Bexley resident Jen O'Malley says Tuesday's devastating earthquake was the last straw and she can not imagine living in the area again.
Mrs O'Malley has lived in the Christchurch suburb with her two sons for 14 years. Their three-bedroom compact house was hit badly in the September quake but that was nothing compared to the soggy mess that greets them now as they venture home to gather essential belongings.
The Arncliff Street house has sunk over a metre into swampy ground and a dank smell of rotting carpet permeates. Everything has been knocked over and broken and anything near the floor; curtains, bedding, furniture, has soaked up the ankle deep dirty ground water pushed up by liquefaction.

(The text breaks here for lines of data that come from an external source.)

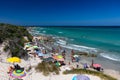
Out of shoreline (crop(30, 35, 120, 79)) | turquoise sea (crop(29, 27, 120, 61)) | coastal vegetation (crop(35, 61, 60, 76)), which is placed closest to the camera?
coastal vegetation (crop(35, 61, 60, 76))

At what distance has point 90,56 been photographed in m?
24.7

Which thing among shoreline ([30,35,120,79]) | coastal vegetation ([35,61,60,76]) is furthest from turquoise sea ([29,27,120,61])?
coastal vegetation ([35,61,60,76])

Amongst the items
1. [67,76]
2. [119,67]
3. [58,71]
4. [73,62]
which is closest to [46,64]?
[58,71]

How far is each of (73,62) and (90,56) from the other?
4.71 meters

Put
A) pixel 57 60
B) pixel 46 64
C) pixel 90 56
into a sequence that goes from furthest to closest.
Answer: pixel 90 56, pixel 57 60, pixel 46 64

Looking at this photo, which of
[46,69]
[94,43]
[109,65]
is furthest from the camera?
[94,43]

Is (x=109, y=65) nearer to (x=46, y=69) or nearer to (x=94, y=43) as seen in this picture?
(x=46, y=69)

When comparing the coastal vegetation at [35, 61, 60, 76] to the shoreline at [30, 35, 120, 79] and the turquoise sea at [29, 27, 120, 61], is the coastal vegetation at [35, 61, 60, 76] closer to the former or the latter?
the shoreline at [30, 35, 120, 79]

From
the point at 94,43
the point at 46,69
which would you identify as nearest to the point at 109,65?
the point at 46,69

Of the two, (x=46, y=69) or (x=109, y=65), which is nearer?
(x=46, y=69)

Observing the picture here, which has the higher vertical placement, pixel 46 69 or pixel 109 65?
pixel 46 69

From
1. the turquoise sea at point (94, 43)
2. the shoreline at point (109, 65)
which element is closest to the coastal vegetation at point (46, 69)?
the shoreline at point (109, 65)

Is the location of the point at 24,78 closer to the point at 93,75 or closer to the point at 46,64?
the point at 46,64

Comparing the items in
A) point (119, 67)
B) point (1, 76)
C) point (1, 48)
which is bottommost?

Mrs O'Malley's teenage sons, the oldest of whom is autistic, were in the house alone when the quake hit and she could not contact them for two hours.
"I've had a lot of tragedy in my life with my husband dying and my son being very sick. It's a horrendous thing when everything you have is gone," she says.
Mrs O'Malley has been staying with a close friend in Rangiora, north of Christchurch, and had not been to the house since she rushed home on Tuesday to check on her sons.
She breaks down in tears as she enters the house and sees the mess again, saying the shock of it all still floors her.
She had painstakingly planted everything in the garden herself and had just finished repainting the interior of the house.
"I never thought it could be this bad. After September, every time we had a big jolt I had to fix up my drains again but Tuesday has made it all irreparable. I have no idea what we are going to do," she says.
"This whole area should be emptied out and made back into wetlands. Nobody will want to live here now. We just want to get out."
Liquefaction has smashed underground services such as power and sewerage. The suburb is almost impossible to access as many roads are closed, and those that are open badly damaged.
Mounds of wet black sand cover the neighbourhood, piled as high as the diggers that are working to clear the streets. Mrs O'Malley tells NZPA a neighbours' daughter had been working in central Christchurch when the quake hit and had had to have both legs amputated when caught in the quake, just weeks before her wedding.
She has contacted most of her neighbours and no one was talking about staying in that area. She was planning to move to the outskirts of Christchurch.
"They need to just pay us out so we can move, there is no point trying to stay here. What's the point of rebuilding here when it could happen again?"